=== Source document ===

Currently, I am suffering with “perfectionist” obsessions over language and communication. I couldn’t even begin to express the anxiety that preceded this post. Or ANY form of communication, be it verbal or written. Writing work related emails is when my anxiety is at its worst - I end up agggonnnizzinngg over every word. It’s actually bred a compulsive behavior around looking up synonyms to words. If I didn’t have my phone to constantly google words, I think I’d fall apart. The idea behind it all is that I’ve somehow sustained brain damage through the use of (prescribed and responsibly taken) medications. There are two crucial pieces to this puzzle, one, my coming off of Zoloft (which I had taken for over 6 years), and the introduction of Concerta (which I swiftly tossed due to an unfortunate “last dose” that skyrocketed my OCD and anxiety). I should mention that that last dose was the only dose taken without the Zoloft in tandem. Which leads me to believe that the Zoloft had functioned to offset some of the Concerta’s more undesirable side effects. Anyway, I’m now convinced that the Concerta has rewired my brain for the worse, and I’m left with a scrambled brain suffering from poor word recall. Mind you, I was only on 18 mg XR (for a total of 2 months). I did however, only take it as needed. Which perhaps wasn’t wise? It’s just that I felt that it was too much (or I guess too strong) to take on a daily basis. However, it helped immensely when I was on it (particularly with the Zoloft). I should mention that I went on this medication in the first place because of (disruptive) issues with concentration and motivation. Most people find the comorbity of ADD and OCD impossible, that there’s an inherent contradiction in their simultaneous presentation. Well, take it from me, it’s possible.

===

## What to work on:
A) Translate this sentence from the post on perfectionist anxiety about language into Spanish: "I should mention that I went on this medication in the first place because of (disruptive) issues with concentration and motivation."
B) Write the next few sentences of the post on perfectionist anxiety about language, picking up after its final line.
The listing that comes after this post was taken from a separate source.

=== Information given ===

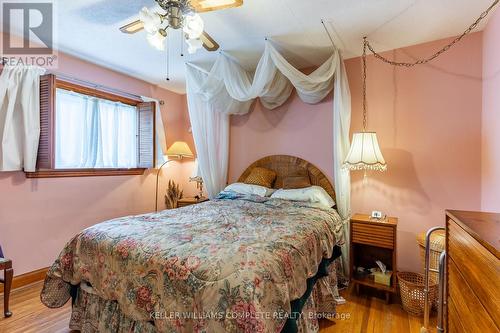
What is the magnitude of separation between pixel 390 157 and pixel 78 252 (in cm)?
296

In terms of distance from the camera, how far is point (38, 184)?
2.74 m

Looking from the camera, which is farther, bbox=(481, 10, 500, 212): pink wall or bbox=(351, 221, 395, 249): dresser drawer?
bbox=(351, 221, 395, 249): dresser drawer

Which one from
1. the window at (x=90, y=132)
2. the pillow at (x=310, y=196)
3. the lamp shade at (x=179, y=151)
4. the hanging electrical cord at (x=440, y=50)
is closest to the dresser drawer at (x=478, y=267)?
the pillow at (x=310, y=196)

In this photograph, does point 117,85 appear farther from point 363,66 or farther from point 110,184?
point 363,66

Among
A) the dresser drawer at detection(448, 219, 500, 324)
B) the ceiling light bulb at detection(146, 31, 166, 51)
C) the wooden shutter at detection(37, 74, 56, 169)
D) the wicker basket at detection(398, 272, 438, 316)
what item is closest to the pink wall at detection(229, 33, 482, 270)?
the wicker basket at detection(398, 272, 438, 316)

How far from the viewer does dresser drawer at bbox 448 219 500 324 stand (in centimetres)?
83

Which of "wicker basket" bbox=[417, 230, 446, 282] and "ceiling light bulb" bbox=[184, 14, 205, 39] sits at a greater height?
"ceiling light bulb" bbox=[184, 14, 205, 39]

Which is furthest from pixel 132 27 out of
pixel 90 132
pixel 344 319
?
pixel 344 319

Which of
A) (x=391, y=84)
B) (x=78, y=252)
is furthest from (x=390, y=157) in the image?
(x=78, y=252)

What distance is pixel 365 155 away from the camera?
245cm

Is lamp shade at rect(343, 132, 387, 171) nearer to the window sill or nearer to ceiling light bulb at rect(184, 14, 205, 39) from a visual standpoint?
ceiling light bulb at rect(184, 14, 205, 39)

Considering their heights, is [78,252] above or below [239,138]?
below

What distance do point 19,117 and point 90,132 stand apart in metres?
Result: 0.76

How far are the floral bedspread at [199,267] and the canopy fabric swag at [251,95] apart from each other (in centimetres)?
100
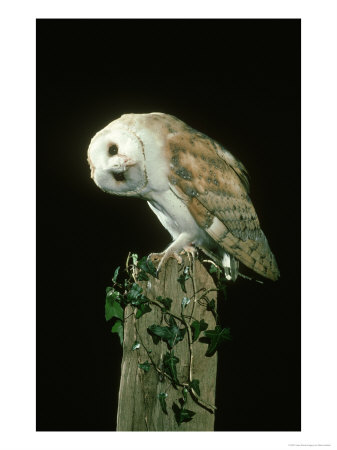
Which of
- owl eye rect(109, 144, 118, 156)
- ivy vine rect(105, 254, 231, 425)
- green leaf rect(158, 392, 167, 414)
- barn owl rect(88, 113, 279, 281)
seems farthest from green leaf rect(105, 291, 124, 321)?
owl eye rect(109, 144, 118, 156)

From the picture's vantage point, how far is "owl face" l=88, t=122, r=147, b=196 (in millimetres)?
2379

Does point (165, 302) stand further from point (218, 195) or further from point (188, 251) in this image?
point (218, 195)

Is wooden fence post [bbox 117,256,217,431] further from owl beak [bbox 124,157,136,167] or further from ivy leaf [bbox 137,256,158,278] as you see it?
owl beak [bbox 124,157,136,167]

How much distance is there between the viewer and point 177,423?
89.7 inches

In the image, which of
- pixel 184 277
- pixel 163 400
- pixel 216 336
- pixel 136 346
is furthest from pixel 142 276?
pixel 163 400

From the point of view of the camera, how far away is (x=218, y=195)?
250 cm

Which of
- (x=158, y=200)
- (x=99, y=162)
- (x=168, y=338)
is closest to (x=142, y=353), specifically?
(x=168, y=338)

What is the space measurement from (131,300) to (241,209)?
69 cm

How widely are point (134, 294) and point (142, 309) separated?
2.7 inches

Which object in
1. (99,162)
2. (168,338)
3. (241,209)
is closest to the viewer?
(168,338)

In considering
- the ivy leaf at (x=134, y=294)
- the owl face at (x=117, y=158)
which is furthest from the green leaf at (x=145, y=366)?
the owl face at (x=117, y=158)

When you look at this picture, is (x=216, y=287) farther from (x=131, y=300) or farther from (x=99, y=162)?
(x=99, y=162)

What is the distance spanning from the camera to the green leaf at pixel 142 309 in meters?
2.30

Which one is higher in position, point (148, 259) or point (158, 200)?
point (158, 200)
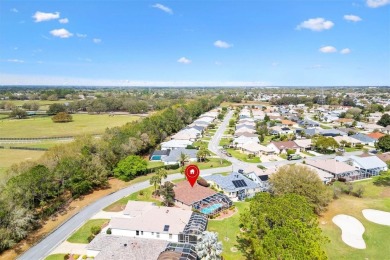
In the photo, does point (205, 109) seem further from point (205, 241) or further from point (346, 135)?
point (205, 241)

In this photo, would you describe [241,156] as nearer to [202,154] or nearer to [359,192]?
[202,154]

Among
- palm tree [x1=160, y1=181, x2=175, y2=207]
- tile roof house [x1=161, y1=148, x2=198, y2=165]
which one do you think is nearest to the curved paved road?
palm tree [x1=160, y1=181, x2=175, y2=207]

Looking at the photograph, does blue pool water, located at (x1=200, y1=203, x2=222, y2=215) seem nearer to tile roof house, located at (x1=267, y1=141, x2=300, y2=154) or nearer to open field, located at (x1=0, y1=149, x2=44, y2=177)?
tile roof house, located at (x1=267, y1=141, x2=300, y2=154)

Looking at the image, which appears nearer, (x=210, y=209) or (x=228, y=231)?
(x=228, y=231)

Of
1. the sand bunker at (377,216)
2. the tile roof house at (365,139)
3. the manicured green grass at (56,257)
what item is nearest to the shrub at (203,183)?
the sand bunker at (377,216)

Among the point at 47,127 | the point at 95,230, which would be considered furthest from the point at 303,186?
the point at 47,127

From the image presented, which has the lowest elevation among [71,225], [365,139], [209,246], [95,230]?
[71,225]

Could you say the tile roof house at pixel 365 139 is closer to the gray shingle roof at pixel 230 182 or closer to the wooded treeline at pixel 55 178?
the gray shingle roof at pixel 230 182
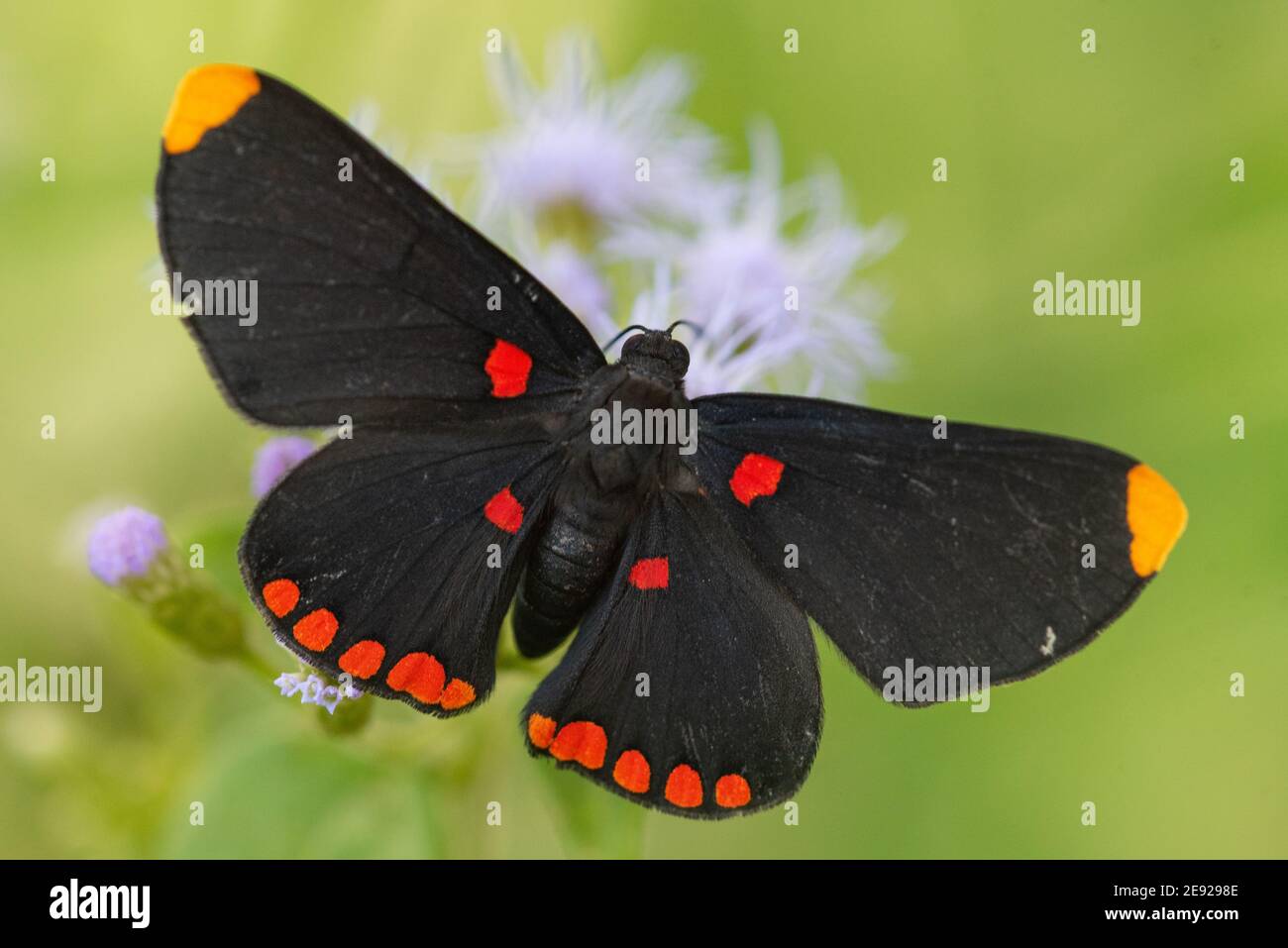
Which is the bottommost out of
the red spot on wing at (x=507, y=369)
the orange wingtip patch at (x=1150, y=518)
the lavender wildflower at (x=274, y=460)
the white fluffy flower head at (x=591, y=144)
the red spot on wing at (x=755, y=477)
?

===

## Outputs in order:
A) Debo mencionar que empecé a tomar este medicamento en primer lugar debido a problemas (perturbadores) de concentración y motivación.

B)
My next step in recovery is to reach out to a therapist and a psychiatrist. With the latter, I’d like to discuss going back on an SSRI, and perhaps find a more appropriate solution to my ADD. Perhaps a gentler medication? Maybe none at all if they’ll all inevitably impact/aggravate my OCD. With the former, I’d like to establish ongoing sessions, maybe even engage in CBT, something I’ve actually not tried before.
*Update: I forgot to mention that I am a writer, in terms of vocation and personal interest. Therefore, it’s no surprise that my OCD would latch on to the one thing that provides both meaning and financial security/stability. Typical.
So, in closing, I’d like to ask this: have any of you suffered with anxiety and OCD around communication? Particularly to do with perfectionism? And if so, how has it manifested exactly? And what’s worked regarding treatment?
I’m so thankful that these online communities exist, and I so look forward to “hearing” your thoughts and experiences.